By this point you already have an unskilled-labour intensive city that is literally leaking money from every seam for wages, and the moment a building evolves, you suddenly get a huge glut of unemployed labour, which leads to civil unrest. You suddenly find yourself not even able to think about such things as reservoirs or entertainment because you need a higher citizen class and you have too many factories around to find desireable land for their houses. Exporting in the scenario is pretty pointless because the only stuff you can export to other cities is.... Iron or Timber.

Just to add to the fun, you also get told that a Gaulish army is approaching (about 2 months before they arrive) and that you need to build defences and a Light Infantry legion which requires..... Weapons, and you don't stand a chance of arming then with the amount of warning you are given, so you have to set up your Weapons construction and Legions before you are told that there are enemies around, and somehow come up with enough to supply both Rome and yourself.

Basically, it all boils down to the fact you have to play the scenario through once to find out what is going to happen, and then, when it inevitably all goes pear shaped, restart with a fore-knowledge of what is going to happen.

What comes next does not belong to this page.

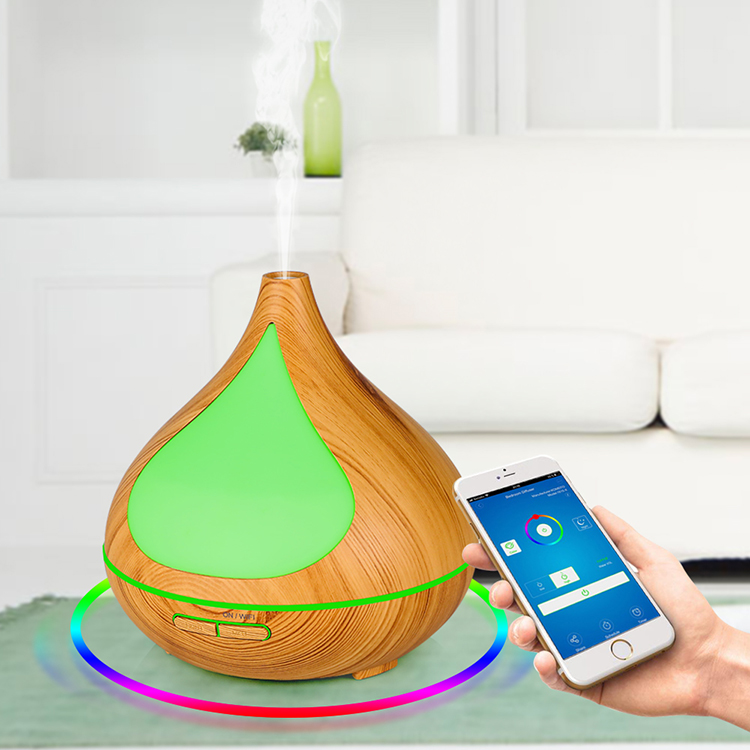 smart air humidifier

I'm quite willing to sacrifice favour for the sake of expediency, but the program seems to require a certain level of Telepathy because rather than merely having to act fast to deal with a shortfall in a requirement, it is more or less impossible.

I think one thing that could be done to improve it is slightly increase the factories turnover time. I had 3 Pottery factories running at full tilt, and one clay pit, and the warehouses were still filling up with clay so that nothing else could get in.

In fact, I'm going to suggest that on the Caesar 4 Forums tomorrow.